The problem is the wind, the moving mass of air that circles the earth. Early aviators found it was the source of power or the unseen force that blew them off course. As aircraft airspeeds increased, the wind became less of a problem, unless aviators encountered the jet stream at high altitudes. Jet streams of 200 knots are not uncommon; exhilarating if a tailwind but a drag if a headwind. Ground speeds of 650K with a tailwind Vs 250K with the same headwind are typical. A headwind will hinder a flight far more than an equivalent tailwind will assist.

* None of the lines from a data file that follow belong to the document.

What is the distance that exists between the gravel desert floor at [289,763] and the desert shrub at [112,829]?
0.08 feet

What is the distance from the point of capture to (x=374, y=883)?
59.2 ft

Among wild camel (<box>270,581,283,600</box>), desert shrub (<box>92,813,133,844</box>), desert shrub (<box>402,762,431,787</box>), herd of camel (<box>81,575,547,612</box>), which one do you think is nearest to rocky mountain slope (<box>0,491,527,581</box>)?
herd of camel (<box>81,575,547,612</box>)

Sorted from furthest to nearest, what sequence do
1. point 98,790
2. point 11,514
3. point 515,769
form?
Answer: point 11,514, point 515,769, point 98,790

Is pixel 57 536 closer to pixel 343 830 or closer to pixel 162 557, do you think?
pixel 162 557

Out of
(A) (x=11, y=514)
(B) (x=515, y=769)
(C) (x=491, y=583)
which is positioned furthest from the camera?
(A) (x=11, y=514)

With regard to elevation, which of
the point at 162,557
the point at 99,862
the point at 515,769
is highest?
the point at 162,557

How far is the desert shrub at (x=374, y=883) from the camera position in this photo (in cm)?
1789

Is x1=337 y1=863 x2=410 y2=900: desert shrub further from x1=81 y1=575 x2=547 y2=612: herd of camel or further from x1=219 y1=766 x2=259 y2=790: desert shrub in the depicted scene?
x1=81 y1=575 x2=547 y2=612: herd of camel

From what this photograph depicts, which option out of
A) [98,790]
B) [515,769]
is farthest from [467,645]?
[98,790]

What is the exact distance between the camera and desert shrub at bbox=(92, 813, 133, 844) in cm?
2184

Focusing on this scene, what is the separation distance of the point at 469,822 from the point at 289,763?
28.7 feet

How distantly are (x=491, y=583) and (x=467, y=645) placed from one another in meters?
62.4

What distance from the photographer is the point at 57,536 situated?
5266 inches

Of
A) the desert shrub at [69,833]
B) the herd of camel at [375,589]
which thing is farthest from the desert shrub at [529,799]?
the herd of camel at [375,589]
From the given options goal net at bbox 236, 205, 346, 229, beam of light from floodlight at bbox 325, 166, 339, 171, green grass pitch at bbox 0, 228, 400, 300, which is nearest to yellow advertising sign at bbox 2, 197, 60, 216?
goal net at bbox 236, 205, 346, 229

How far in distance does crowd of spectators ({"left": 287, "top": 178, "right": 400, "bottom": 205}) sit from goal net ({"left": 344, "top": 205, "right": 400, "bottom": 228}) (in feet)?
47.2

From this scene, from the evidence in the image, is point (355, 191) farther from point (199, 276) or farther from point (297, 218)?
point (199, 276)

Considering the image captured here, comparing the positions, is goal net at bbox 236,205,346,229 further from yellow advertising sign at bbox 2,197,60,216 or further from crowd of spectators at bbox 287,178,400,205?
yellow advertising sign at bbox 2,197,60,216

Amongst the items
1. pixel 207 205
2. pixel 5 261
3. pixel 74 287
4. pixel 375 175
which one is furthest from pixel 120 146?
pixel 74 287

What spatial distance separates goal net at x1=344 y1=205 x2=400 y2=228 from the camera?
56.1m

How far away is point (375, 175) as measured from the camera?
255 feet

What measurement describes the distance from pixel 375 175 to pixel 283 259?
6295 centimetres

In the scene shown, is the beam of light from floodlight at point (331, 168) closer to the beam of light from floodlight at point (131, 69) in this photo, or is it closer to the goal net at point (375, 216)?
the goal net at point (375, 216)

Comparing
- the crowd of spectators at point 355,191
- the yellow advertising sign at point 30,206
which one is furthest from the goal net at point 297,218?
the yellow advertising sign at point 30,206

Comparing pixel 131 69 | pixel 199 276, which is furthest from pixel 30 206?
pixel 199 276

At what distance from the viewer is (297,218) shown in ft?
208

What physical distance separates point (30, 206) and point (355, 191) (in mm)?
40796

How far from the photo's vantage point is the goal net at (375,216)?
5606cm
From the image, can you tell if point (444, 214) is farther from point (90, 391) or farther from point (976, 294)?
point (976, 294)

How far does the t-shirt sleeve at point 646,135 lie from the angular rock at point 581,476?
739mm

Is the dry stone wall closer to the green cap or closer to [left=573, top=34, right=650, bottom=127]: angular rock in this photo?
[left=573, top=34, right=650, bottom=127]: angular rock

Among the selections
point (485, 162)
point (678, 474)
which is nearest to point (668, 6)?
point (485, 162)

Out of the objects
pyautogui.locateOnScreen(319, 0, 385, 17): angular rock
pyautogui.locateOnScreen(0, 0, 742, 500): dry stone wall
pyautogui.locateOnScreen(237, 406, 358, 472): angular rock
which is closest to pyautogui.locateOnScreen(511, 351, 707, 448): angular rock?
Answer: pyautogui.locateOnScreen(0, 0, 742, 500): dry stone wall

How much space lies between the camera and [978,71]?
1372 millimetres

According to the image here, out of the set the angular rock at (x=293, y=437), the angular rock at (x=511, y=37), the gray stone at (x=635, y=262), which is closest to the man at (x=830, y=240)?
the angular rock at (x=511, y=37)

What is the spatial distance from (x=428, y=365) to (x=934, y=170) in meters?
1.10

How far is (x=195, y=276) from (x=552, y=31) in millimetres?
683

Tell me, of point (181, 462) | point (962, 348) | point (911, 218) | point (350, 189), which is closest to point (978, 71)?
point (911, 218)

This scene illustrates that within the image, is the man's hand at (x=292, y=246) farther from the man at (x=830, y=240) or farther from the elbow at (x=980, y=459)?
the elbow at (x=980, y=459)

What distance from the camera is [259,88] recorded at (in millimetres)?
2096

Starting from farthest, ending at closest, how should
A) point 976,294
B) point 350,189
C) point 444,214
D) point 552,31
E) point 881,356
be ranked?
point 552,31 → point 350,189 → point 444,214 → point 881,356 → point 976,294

Navigators have used "dead reckoning" to steer left or right of the destination so that the wind will blow them back on the desired course or required track. The technique involves solving the triangle of velocities'.

To arrive at B, the navigator must carry out a number of steps:

  1. Draw the course from A to B (departure & destination) on the chart or graph paper (due north to make it simple)
  2. Again to make things simple, assume the distance A-B is 450 n miles
  3. Now, determine the air speed of the aircraft, eg 150 knots – we do not yet know the time it will take, but in the order of 3 hours
  4. Determine the wind from the weather forecast, eg 30 knots from the south east, ie a bearing of 135 true (not magnetic)
  5. Draw a line from B on bearing of 135 (T) for 3 hours of wind, ie 90 n miles, to point C
  6. Draw a line connecting points A and C – this is the direction to steer the aircraft, ie the heading, 008T in the example
  7. As you steer the aircraft, it will track towards the destination, under the influence of the wind
  8. The wind has two effects – it pushes the aircraft to the left (drift, 8 degrees left in the example) and it increases its speed across the ground, ie the groundspeed
  9. Because of the increased speed, the time taken is less than 3 hours (2:40 or 2.7h)

The process above is not exactly how a professional navigator would do it. He or she would use a circular slide rule/computer and approach the solution a little differently. But, the principles are the same.

There are one or two other calculations involved and the wind rarely remains constant for the duration of the flight. The example shows the general idea of dead reckoning, which is an old approach but still basic to navigation.

Navigators and pilots still have to know the same basic principles – where they are starting (present position), where they are going (destination) and how far to aim off, ie, the heading of the aircraft, so that the wind doesn't send them elsewhere. They have no control over the ground speed (for a constant air speed).

Whether it's a nervous human, a discrete black box or a handheld GPS receiver, the ancient puzzle of the wind triangle must be solved continuously if the aircraft is to arrive at its destination safely and in the shortest time.  Most of today's 'fast jets' don't need to take much notice of wind velocities under 30K in many operations, but for best range/payload considerations for transports (the big jets), it is essential to know the aircraft grounspeed and fuel usage.